Au lieu de revenir au réel du plateau, au contraire, le metteur en scène nourrit son fantasme. Il fait fausse route et s'obstine en aveugle. Il construit l'agacement des uns, la lassitude des autres, en déployant une dramaturgie de moments de bravoure. Alors le public, qui ne lui veut aucun mal, se réfugie dans la compréhension. Je vous comprends, je vois ce qui vous ronge, dit le public. Je ne peux rien pour vous mais je serai patient. Alors il accepte d'être un peu complaisant et connivent. On n'en meurt pas. Il inscrit son empathie non plus dans les personnages, mais dans les comédiens et leur metteur en scène. Py fait ici de la distanciation insensible.

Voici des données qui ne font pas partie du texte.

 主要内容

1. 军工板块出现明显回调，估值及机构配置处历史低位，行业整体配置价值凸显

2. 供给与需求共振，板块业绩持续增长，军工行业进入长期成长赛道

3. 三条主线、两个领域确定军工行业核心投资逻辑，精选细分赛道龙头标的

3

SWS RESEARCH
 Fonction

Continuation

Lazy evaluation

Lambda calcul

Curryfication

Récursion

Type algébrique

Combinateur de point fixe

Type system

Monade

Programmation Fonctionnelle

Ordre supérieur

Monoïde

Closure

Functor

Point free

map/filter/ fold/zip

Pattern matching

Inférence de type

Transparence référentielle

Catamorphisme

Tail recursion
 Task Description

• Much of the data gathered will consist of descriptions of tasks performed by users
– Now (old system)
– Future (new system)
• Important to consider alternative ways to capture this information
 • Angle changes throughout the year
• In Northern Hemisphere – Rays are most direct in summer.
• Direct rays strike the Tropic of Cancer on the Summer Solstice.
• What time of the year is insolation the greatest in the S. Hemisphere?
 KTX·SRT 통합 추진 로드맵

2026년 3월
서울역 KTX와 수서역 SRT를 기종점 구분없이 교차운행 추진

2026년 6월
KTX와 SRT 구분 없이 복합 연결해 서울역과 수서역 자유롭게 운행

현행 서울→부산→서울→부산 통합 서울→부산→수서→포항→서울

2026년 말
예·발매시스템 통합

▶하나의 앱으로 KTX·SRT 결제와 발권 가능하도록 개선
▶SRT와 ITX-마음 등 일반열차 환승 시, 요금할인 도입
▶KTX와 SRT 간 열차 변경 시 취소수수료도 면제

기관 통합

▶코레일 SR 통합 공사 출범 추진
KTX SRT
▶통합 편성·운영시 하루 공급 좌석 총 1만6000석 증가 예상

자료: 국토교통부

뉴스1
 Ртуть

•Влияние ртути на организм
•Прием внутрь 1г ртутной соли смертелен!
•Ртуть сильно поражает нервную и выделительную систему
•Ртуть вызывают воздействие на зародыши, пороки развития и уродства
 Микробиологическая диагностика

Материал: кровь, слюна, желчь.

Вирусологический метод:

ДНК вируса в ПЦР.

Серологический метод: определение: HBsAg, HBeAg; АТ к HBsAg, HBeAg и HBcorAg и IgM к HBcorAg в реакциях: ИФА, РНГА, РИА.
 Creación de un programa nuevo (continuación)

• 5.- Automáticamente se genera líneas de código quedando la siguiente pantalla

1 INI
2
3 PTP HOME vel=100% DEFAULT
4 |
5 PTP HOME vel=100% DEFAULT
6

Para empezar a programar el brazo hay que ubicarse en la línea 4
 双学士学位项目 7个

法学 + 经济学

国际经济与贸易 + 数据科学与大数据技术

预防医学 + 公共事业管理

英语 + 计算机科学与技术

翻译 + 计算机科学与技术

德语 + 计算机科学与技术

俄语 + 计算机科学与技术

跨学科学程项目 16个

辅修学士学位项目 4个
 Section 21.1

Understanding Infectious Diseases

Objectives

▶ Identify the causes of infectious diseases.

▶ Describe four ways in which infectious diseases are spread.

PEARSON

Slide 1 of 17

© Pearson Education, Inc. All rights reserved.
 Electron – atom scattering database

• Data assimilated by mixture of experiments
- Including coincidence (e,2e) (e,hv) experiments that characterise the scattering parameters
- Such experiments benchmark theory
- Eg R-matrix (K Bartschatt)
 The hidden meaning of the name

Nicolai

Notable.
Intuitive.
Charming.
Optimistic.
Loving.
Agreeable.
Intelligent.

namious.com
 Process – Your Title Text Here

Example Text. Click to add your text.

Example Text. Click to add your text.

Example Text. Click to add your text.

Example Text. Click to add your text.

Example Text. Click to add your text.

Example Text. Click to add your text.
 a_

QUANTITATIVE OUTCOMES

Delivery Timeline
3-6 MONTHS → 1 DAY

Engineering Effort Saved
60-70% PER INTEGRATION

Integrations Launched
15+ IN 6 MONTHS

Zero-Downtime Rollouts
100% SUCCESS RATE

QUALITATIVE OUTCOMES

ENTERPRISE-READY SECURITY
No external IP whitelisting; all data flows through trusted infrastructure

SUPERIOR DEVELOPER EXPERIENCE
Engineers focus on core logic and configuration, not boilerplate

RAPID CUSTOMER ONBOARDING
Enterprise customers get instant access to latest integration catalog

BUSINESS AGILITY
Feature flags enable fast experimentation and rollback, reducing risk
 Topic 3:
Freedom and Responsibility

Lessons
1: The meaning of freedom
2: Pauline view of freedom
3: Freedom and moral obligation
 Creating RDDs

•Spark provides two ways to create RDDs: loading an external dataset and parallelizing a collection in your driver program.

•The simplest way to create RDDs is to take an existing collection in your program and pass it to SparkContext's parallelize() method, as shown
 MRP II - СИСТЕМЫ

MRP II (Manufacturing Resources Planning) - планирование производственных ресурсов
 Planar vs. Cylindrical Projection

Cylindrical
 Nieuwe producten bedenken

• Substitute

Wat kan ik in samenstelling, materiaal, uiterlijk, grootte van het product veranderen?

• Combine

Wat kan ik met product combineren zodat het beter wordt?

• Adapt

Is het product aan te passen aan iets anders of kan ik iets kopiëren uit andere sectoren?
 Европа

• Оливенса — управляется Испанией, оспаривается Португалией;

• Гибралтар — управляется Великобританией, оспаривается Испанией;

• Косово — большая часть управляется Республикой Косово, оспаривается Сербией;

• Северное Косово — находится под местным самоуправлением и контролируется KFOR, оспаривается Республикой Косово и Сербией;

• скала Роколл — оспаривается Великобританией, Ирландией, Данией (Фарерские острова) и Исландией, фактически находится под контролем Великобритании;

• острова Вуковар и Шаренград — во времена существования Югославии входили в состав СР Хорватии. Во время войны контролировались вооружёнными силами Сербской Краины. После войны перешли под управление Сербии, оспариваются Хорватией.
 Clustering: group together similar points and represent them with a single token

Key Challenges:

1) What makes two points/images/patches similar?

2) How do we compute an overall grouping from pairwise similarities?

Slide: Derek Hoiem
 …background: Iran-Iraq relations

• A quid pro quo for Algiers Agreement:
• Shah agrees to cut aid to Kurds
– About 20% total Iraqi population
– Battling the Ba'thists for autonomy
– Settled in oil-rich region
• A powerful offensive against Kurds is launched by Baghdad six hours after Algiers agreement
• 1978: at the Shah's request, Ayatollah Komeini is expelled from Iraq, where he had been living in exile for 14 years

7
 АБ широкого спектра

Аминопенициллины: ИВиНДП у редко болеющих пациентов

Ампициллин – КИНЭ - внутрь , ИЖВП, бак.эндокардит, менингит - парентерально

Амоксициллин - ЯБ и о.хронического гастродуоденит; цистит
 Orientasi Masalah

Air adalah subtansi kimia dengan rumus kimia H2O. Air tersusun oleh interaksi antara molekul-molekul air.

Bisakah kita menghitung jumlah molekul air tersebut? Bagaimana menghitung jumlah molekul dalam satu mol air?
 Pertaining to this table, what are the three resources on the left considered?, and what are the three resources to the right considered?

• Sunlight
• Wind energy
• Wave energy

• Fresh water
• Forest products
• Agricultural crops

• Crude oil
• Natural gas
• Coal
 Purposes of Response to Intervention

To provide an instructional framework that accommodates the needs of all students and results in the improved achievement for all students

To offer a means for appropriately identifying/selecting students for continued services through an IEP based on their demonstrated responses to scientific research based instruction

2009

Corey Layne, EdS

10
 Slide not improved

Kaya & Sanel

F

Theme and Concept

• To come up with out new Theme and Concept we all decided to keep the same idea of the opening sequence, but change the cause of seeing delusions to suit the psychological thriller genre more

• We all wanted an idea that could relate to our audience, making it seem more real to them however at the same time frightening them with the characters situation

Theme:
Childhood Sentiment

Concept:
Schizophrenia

C'est un tour de force : faire que le public vienne voir un art où tout est faux, où le second degré est élevé à la puissance quinze, et où il n'y a donc plus que des gens qui « se comprennent ». Pour résumer cette situation un peu triste : un public renvoyé à l'insignifiance et des comédiens sans personnages. Les comédiens, comme dans le théâtre bourgeois, ne sont plus que des comédiens.

 

Un non-sens idéologique

Et puis, du point de vue idéologique, il y a un message hallucinant. L'auteur nous dit que pour nommer quelqu'un à l'Opéra de Paris, il faut toute une cabale dégoûtante, et que personne n'en est dupe. Il représente même un personnage d'une autorité absolue, une sorte de parrain devant lequel, à Paris, tout le monde se coucherait, un personnage à clef dont on se refuse d'ailleurs à chercher l'identité réelle, tant c'est sans intérêt et poncif.

Ce qui est hallucinant, c'est que le directeur du festival d'Avignon, ex-directeur de l'Odéon, puisse ainsi disqualifier sa propre légitimité institutionnelle. C'est aussi qu'il puisse considérer que ce soit un noble geste, celui d'un enfant de la balle, d'un arlequin. On n'est pas un arlequin à de telles fonctions. Enfin, ce qui porte l'hallucination à son plus haut point, c'est qu'on puisse véhiculer aussi complaisamment le thème du « tous pourris », qui est un thème politiquement dangereux, et, de surcroît, extrêmement contestable.

Les nominations font l'objet de négociations, de marchandages et de co-optations inscrits dans un réseau de rapports d'intérêts et d'ambitions. Et alors ? Qu'il s'agisse de la direction de l'Opéra de Paris, ou de celle d'un proviseur de sous-préfecture, ou d'obtenir l'emploi de surveillant dans le lycée de ce même proviseur, « les gens en parleront, n'en doutez nullement ». Ne parlons pas de la direction des entreprises privées. Si l'on cultive alors le « tous pourris », on conteste de fait à toute personne inscrite dans une fonction d'intérêt général ou d'intérêt professionnel, non seulement son degré de compétence sur lequel on jette le soupçon, mais surtout l'intention vertueuse de faire de son mieux dans cette fonction. Et si l'on y réfléchit, interdire la vertu par principe, c'est une indignité.